§ ABOUT THIS EXERCISE
Each line below that holds the word "Tanzania" counts toward the answer; reply with the total number only.
----
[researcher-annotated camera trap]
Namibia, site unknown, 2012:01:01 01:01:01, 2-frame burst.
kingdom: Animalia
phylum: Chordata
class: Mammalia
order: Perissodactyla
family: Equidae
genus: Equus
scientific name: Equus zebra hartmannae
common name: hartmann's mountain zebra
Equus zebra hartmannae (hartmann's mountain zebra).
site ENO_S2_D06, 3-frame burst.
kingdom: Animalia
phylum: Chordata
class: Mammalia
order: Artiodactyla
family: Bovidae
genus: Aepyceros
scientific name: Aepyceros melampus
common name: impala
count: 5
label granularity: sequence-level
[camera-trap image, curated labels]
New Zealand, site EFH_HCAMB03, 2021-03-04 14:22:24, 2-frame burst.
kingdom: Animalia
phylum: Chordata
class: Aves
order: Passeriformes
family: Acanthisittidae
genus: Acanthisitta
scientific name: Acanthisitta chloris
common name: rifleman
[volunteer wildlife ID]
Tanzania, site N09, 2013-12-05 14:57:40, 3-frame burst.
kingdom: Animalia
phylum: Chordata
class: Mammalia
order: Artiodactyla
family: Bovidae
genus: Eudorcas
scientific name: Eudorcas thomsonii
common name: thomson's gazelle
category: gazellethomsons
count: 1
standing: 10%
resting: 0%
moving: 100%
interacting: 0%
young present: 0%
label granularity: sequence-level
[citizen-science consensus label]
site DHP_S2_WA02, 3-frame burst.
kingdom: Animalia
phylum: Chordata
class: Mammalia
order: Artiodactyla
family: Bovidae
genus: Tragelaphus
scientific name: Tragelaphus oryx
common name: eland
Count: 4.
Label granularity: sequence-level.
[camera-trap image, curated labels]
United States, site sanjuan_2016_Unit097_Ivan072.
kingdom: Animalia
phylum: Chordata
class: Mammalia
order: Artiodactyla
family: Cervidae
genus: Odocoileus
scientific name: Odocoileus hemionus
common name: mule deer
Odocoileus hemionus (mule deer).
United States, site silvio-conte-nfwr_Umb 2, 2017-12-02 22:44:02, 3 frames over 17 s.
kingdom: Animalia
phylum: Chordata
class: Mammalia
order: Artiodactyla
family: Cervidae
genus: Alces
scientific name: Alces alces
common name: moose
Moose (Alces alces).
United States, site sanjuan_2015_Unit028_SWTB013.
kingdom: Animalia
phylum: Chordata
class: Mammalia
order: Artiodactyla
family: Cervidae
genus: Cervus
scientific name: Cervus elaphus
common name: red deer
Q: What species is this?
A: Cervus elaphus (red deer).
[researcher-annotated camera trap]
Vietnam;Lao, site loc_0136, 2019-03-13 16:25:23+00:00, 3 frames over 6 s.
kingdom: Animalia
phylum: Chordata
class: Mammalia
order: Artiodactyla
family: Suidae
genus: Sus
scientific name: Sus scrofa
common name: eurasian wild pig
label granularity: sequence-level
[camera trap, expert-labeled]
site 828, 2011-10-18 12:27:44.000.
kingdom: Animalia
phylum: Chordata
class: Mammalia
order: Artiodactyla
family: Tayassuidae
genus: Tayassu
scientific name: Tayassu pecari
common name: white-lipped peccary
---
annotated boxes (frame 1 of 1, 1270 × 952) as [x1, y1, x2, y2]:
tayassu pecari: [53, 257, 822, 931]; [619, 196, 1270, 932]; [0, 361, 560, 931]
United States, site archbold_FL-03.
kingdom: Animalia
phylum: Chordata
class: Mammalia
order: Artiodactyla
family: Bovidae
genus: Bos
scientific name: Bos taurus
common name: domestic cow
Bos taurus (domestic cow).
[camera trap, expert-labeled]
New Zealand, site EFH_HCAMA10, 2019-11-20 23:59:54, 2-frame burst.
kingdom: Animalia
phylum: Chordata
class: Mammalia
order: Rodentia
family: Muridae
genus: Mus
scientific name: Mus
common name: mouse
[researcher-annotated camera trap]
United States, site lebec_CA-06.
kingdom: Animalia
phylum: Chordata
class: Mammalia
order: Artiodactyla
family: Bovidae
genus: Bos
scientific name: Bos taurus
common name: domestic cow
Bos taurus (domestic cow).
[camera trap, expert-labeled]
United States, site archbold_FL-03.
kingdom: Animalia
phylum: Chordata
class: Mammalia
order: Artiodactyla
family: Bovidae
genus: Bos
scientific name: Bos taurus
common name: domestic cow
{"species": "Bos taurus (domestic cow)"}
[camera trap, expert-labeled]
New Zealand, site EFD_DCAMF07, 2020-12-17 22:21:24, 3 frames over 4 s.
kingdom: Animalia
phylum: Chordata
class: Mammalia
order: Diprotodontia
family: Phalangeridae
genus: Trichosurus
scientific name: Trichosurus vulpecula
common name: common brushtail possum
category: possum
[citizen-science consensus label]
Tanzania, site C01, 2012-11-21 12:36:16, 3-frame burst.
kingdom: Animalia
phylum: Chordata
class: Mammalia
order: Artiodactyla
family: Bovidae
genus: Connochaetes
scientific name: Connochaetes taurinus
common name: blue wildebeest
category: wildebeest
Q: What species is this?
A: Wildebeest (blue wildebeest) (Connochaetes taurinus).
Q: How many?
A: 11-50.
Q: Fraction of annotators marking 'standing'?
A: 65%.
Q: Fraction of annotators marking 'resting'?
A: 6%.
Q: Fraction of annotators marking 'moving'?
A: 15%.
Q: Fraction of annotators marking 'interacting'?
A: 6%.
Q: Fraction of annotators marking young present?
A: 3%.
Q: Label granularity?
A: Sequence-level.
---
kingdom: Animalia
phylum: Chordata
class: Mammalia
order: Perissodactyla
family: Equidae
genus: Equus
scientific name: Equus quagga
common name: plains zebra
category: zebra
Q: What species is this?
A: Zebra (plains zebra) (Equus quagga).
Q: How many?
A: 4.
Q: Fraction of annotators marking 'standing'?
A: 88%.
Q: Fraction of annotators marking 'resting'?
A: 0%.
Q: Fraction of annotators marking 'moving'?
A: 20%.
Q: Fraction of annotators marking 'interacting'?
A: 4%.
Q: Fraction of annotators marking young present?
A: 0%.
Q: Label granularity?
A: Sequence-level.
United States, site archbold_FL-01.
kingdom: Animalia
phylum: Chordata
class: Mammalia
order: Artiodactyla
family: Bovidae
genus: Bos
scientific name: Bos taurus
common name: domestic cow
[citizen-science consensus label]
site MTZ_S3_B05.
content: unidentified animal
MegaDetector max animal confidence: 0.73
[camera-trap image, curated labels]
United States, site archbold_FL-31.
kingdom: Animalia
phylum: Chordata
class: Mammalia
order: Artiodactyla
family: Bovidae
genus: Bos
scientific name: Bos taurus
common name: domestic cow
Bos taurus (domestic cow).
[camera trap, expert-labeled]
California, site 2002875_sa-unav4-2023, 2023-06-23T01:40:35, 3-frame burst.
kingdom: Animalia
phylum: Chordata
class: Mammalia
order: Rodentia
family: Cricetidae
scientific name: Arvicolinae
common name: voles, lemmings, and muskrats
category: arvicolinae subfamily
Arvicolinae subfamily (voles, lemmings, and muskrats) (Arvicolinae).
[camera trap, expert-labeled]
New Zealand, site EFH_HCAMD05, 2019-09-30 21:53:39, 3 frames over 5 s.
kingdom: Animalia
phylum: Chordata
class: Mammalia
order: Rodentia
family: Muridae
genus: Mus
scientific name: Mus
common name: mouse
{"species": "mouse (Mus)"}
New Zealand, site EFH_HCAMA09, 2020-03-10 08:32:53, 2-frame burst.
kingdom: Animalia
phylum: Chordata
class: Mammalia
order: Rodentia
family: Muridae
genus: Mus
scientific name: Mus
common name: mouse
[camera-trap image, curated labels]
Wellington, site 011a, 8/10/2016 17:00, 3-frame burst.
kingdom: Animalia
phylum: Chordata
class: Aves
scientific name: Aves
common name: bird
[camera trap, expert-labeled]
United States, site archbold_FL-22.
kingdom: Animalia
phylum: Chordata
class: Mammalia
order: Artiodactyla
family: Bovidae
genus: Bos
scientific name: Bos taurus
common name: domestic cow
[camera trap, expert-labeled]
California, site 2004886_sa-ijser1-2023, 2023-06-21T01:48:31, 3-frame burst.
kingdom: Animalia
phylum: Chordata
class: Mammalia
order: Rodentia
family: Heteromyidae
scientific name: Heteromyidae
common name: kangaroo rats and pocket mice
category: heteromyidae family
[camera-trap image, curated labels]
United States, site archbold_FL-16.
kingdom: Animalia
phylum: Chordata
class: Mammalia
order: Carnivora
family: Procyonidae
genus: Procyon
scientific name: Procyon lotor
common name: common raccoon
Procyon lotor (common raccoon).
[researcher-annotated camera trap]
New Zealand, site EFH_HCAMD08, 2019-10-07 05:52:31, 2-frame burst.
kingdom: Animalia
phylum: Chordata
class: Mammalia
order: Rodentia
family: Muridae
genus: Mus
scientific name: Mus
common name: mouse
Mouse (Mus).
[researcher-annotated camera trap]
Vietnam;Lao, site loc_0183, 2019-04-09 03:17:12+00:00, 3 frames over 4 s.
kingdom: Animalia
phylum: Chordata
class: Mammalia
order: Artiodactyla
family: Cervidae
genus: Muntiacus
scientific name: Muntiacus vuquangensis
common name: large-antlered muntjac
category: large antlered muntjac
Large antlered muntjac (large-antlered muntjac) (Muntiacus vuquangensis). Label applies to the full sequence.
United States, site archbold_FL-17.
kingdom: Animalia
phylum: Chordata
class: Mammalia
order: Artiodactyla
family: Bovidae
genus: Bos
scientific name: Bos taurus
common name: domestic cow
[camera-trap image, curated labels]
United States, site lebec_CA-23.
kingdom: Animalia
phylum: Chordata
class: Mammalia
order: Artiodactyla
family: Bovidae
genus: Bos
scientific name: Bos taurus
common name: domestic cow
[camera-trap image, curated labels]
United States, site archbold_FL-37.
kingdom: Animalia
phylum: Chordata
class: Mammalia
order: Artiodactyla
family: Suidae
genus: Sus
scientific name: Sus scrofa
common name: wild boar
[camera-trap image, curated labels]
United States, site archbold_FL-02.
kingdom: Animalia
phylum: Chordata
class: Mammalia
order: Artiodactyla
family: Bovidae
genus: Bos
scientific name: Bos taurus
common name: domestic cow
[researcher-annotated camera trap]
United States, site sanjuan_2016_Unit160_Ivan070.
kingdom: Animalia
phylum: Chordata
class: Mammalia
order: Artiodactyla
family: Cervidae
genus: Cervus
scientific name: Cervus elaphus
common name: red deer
----
§ TASK RESULT
2